Les théologiens tels qu’Alioune Diop, Tharcisse Tshibangu Tshishiku, Alphonse Ngindu Mushete, Oscar Bimwenyi Kweshi, Barthélémy Adoukonou, Ebga, Jean-Marc Ela,  pour ne citer que ceux-là, sont les héritiers et les continuateurs, chacun selon ses charismes intellectuels, de cette longue tradition chrétienne africaine remontant au premier baptême et à la naissance de la première communauté ecclésiale sur le sol africain.

Le théologien chrétien, dès lors, ne peut être tenu pour fondateur d’une théologie chrétienne. Il n’est qu’une bouche réquisitionnée par la Sainte Trinité afin de parler en son nom et en celui de l’Église.

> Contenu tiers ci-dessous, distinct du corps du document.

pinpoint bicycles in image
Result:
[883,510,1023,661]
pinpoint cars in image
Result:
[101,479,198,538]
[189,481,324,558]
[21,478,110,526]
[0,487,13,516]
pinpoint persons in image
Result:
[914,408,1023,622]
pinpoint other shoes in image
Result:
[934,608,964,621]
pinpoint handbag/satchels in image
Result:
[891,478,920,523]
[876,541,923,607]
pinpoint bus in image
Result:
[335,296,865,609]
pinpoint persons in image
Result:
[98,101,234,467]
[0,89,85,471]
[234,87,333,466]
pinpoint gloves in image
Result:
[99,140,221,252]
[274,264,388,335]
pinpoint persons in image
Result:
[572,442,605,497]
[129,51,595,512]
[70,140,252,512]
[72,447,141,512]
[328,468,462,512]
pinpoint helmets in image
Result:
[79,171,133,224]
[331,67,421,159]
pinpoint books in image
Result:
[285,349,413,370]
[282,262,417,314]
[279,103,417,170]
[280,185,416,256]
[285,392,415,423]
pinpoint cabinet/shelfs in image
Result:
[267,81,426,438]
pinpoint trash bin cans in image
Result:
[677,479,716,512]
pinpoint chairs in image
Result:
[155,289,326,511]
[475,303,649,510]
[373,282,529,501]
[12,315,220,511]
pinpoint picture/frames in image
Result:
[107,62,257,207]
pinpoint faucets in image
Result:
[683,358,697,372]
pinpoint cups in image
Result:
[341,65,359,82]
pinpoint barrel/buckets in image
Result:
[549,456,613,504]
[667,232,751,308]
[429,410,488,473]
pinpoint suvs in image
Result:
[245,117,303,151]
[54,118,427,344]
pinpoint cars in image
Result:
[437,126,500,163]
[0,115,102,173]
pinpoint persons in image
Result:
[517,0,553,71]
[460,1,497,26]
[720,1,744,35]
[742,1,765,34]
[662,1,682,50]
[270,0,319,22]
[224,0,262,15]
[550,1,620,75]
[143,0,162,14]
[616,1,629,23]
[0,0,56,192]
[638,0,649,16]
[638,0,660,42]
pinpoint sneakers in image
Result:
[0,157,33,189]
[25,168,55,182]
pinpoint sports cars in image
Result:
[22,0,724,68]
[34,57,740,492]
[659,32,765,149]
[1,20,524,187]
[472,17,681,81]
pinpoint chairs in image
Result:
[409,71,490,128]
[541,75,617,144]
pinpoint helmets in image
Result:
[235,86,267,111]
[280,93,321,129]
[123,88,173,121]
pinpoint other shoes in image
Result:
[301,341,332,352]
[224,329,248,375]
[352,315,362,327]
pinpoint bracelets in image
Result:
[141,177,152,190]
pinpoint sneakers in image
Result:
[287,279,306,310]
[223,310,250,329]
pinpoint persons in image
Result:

Selon Bimwenyi Kweshi, le théologien est un évangélisateur qualifié, animé par l’Esprit Saint, chargé de dire les choses de Dieu aux hommes de son temps, tout en présentant à Dieu les questions, détresses et espérances des hommes. Il est donc médiateur, prophète et mystique, toujours relié à Dieu et à sa communauté, dont il est la bouche autorisée, le porte-parole et l’interprète.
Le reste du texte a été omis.